INSTRUCTIONS TO FOLLOW:
In the text on precision and recall, what simple approach is said to give a recall of 100%?

Precision, Recall and F-measure

In the last post we discussed accuracy, a straightforward method of calculating the performance of a classification system. Using accuracy is fine when the classes are of equal size, but this is often not the case in real world tasks. In such cases the very large number of true negatives outweighs the number of true positives in the evaluation so that accuracy will always be artificially high.

Luckily there are performance measures that ignore the number of true negatives. Two frequently used measures are precision and recall. Precision P indicates how many of the items that we have identified as positives are really positives. In other words, how precise have we been in our identification. How many of those that we think are X, really are X. Formally, this means that we divide the number of true positives by the number of all identified positives (true and false): $P = TP/(TP+FP)$

Recall R indicates how many of the real positives we have found. So from all of the positive items that are there, how many did we manage to identify. In other words, how exhaustive we were. Formally, this means that we divide the number of true positives by the number of all existing positives (true positives and false negatives): $R = TP/(TP+FN)$

For our example from the last post, precision and recall are as follows: $P = 1/(1+3) = 1/4 = 0.25$ $R = 1/(1+2) = 1/3 = 0.33$

It is easy to get a recall of 100%. We just say for everything that it is a positive. But as this will probably not the case (or else we have a really easy dataset to classify!), this approach will give us a really low precision. On the other hand, we can usually get a high precision if we only classify as positive one single item that we are really, really sure about. But if we do that, recall will be low, as there will be more than one item in the dataset to be classified (or else it is not a very meaningful set).

DATA EXTRACTS:
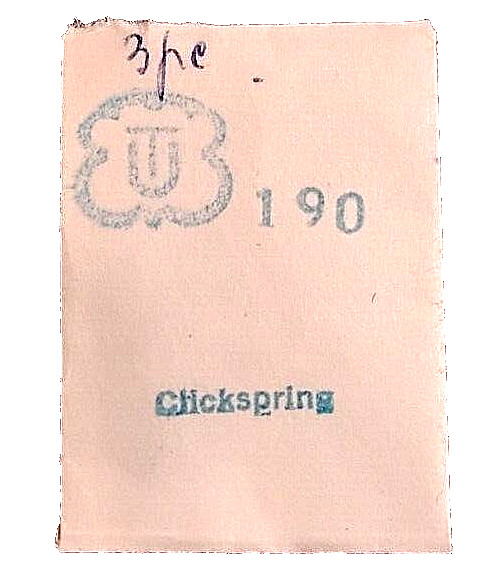 UT Unitas 190 192 193 Click Spring watch part #430/562 (3-pack) *SEE INTERCHANGE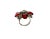 Mid-Century Modern Vintage Ring Silver Tone With Unique Flower Shape Size 12 Resizable For Sale - Image 3 of 6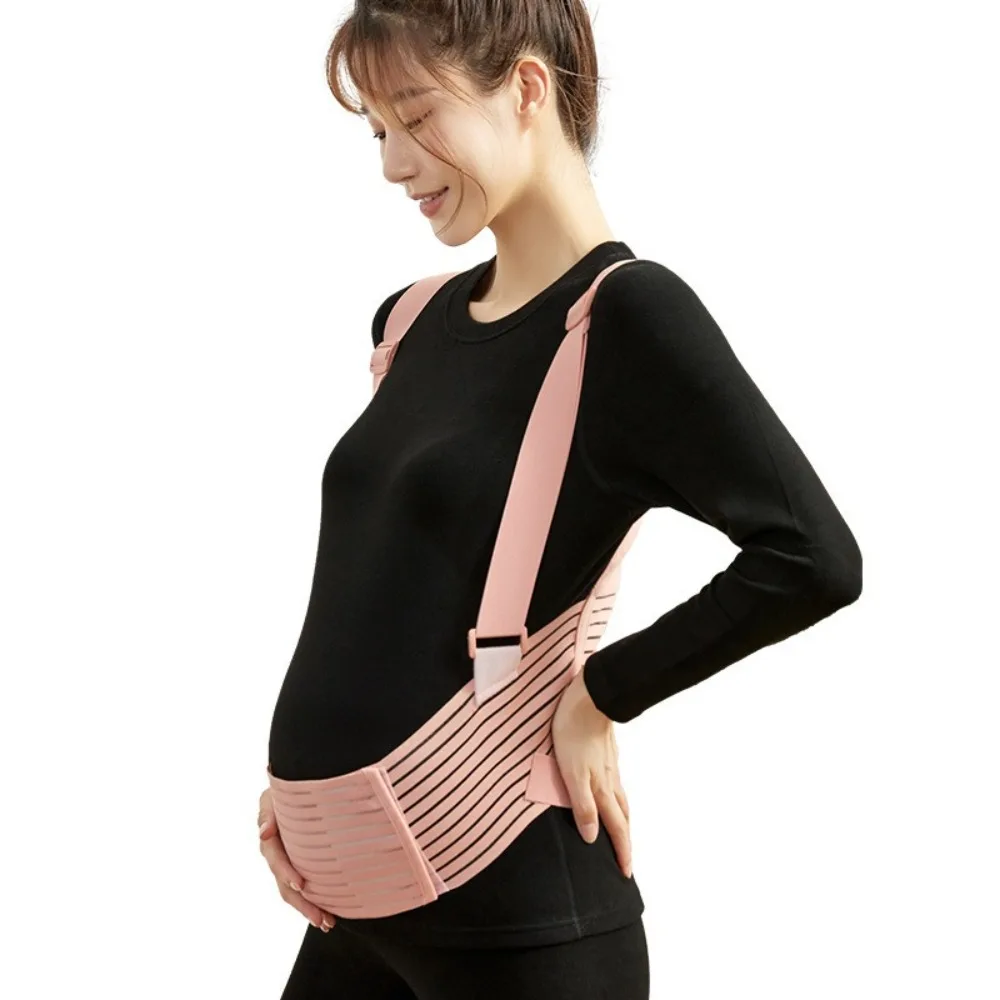 Adjustable Prenatal Support Belt Ultra-thin with Shoulder Maternity Belly Bands Breathable Pregnancy Abdominal Binder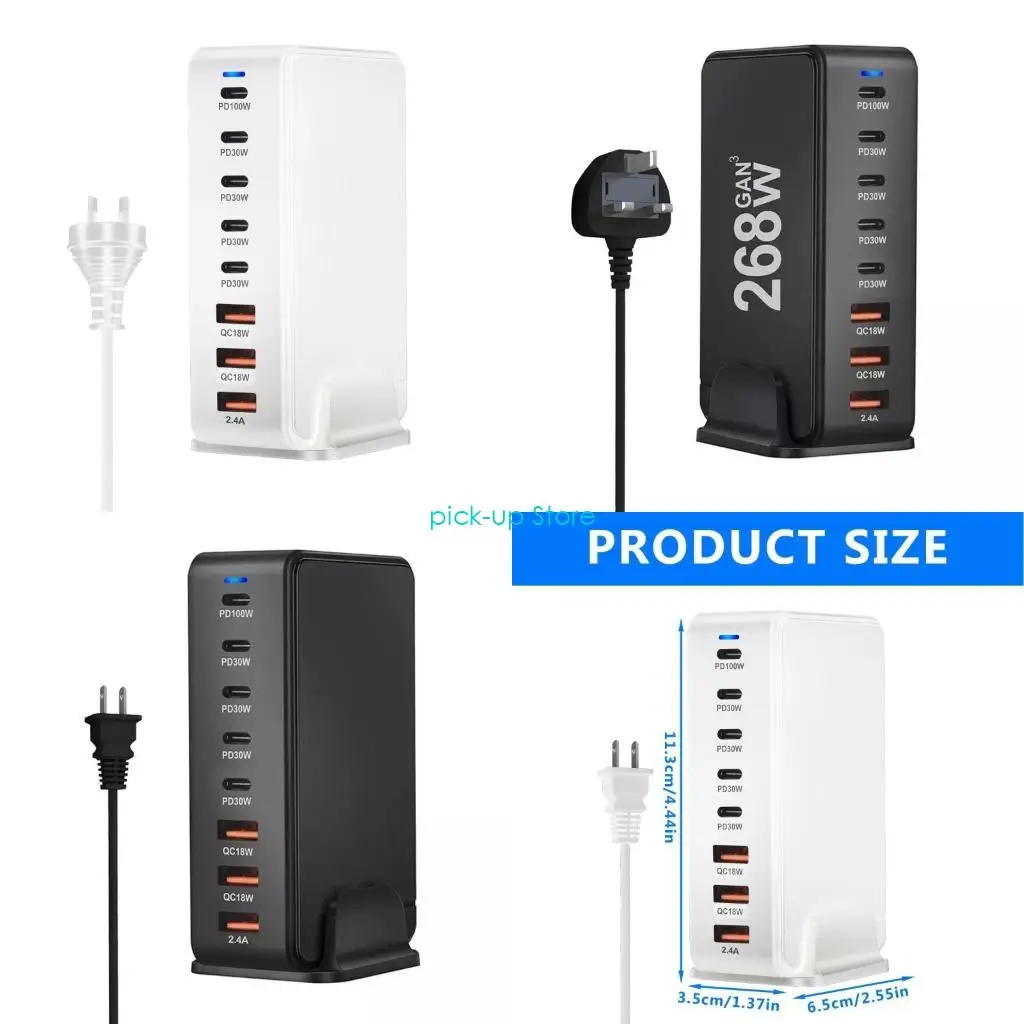 Q5WA USB C Chargers Fast Charging 268W TypeC PD QC3.0 Adapters For Phone
Q5WA USB C Chargers Fast Charging 268W TypeC PD QC3.0 Adapters For Phone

EXPECTED ANSWER:
Saying that everything is a positive.